• _Materials provided_
□ □ □ □
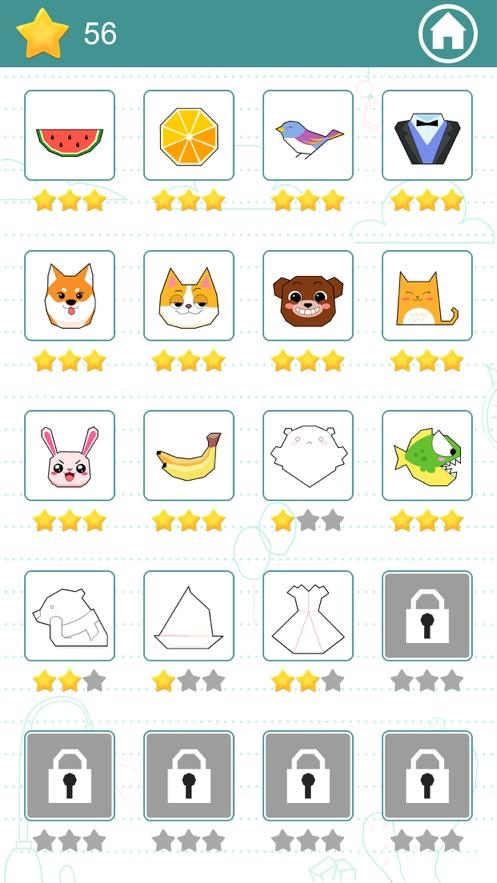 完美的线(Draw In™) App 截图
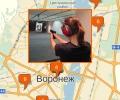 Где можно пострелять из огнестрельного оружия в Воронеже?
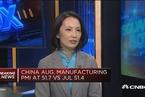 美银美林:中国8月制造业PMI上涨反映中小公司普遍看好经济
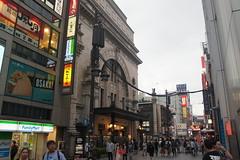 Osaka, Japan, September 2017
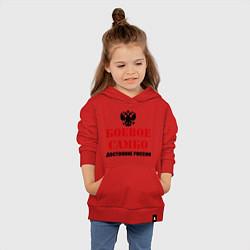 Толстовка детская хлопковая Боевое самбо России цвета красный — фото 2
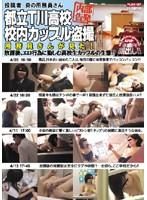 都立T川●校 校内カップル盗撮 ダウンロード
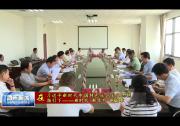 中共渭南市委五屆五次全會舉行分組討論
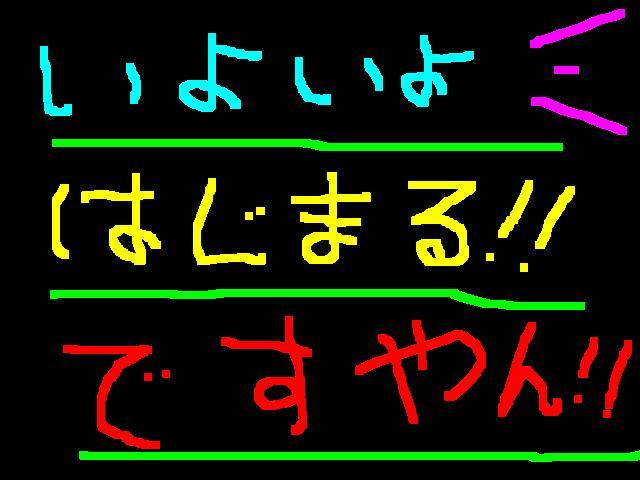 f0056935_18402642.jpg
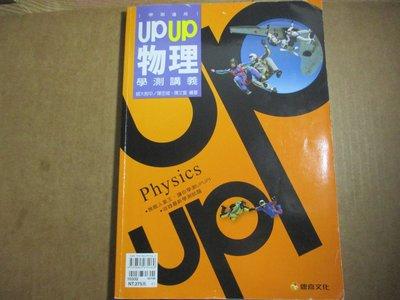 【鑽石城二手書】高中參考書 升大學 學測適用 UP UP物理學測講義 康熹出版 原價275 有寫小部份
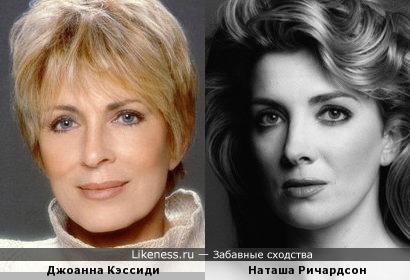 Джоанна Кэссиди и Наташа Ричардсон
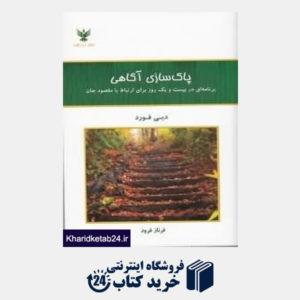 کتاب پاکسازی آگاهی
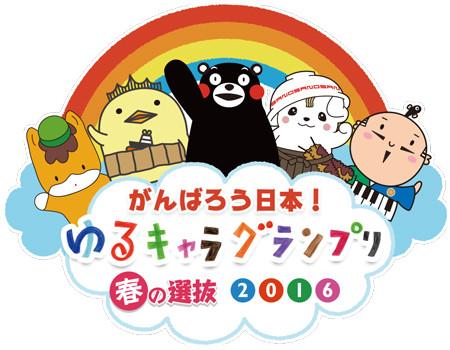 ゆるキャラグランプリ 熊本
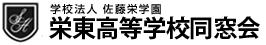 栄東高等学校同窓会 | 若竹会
□ □ □ □
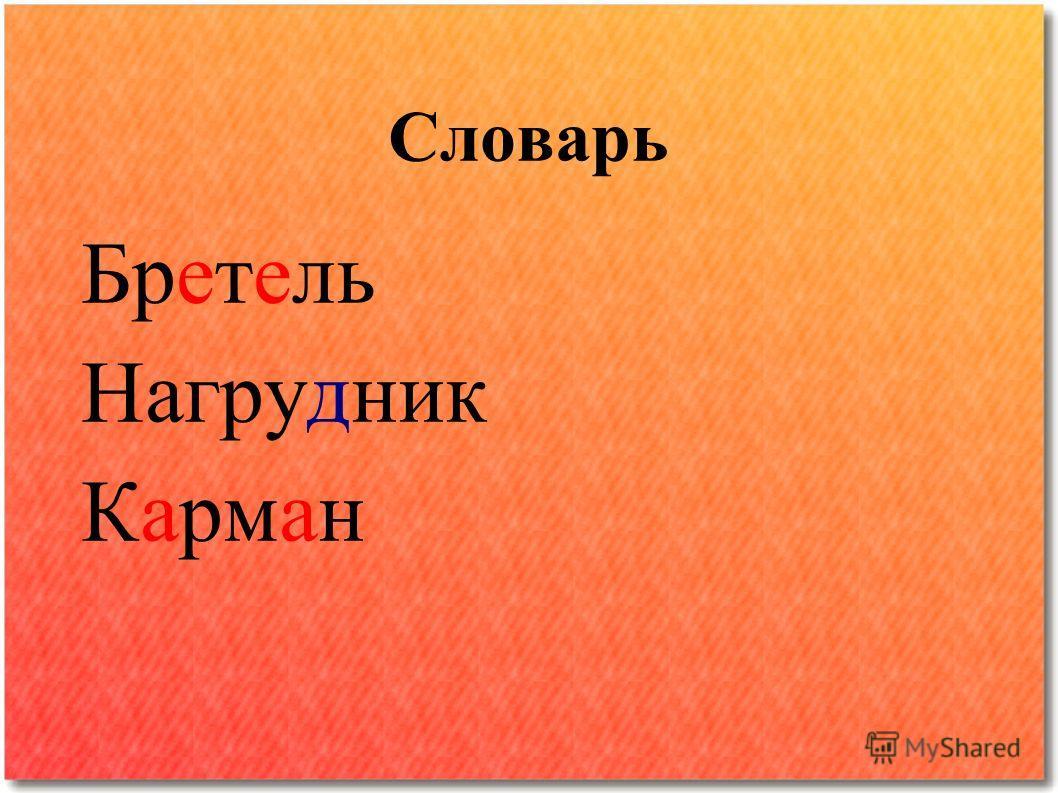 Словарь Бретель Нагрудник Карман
□ □ □ □
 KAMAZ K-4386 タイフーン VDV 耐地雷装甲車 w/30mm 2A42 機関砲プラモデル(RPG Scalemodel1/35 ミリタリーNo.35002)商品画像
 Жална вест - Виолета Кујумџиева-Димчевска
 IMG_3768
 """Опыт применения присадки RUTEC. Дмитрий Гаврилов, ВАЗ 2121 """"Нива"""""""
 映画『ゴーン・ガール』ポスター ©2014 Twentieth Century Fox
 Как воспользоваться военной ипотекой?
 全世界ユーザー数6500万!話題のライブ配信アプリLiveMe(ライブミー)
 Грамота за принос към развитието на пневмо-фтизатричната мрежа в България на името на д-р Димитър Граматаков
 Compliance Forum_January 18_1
□ □ □ □
• _Task description_
Copy only these lines from the records above, exactly: the one with "都立T川●校 校内カップル盗撮 ダウンロード", the one with "栄東高等学校同窓会 | 若竹会", and those between. Skip the pictures.

• _Output for this task_
 都立T川●校 校内カップル盗撮 ダウンロード
 中共渭南市委五屆五次全會舉行分組討論
 f0056935_18402642.jpg
 【鑽石城二手書】高中參考書 升大學 學測適用 UP UP物理學測講義 康熹出版 原價275 有寫小部份
 Джоанна Кэссиди и Наташа Ричардсон
 کتاب پاکسازی آگاهی
 ゆるキャラグランプリ 熊本
 栄東高等学校同窓会 | 若竹会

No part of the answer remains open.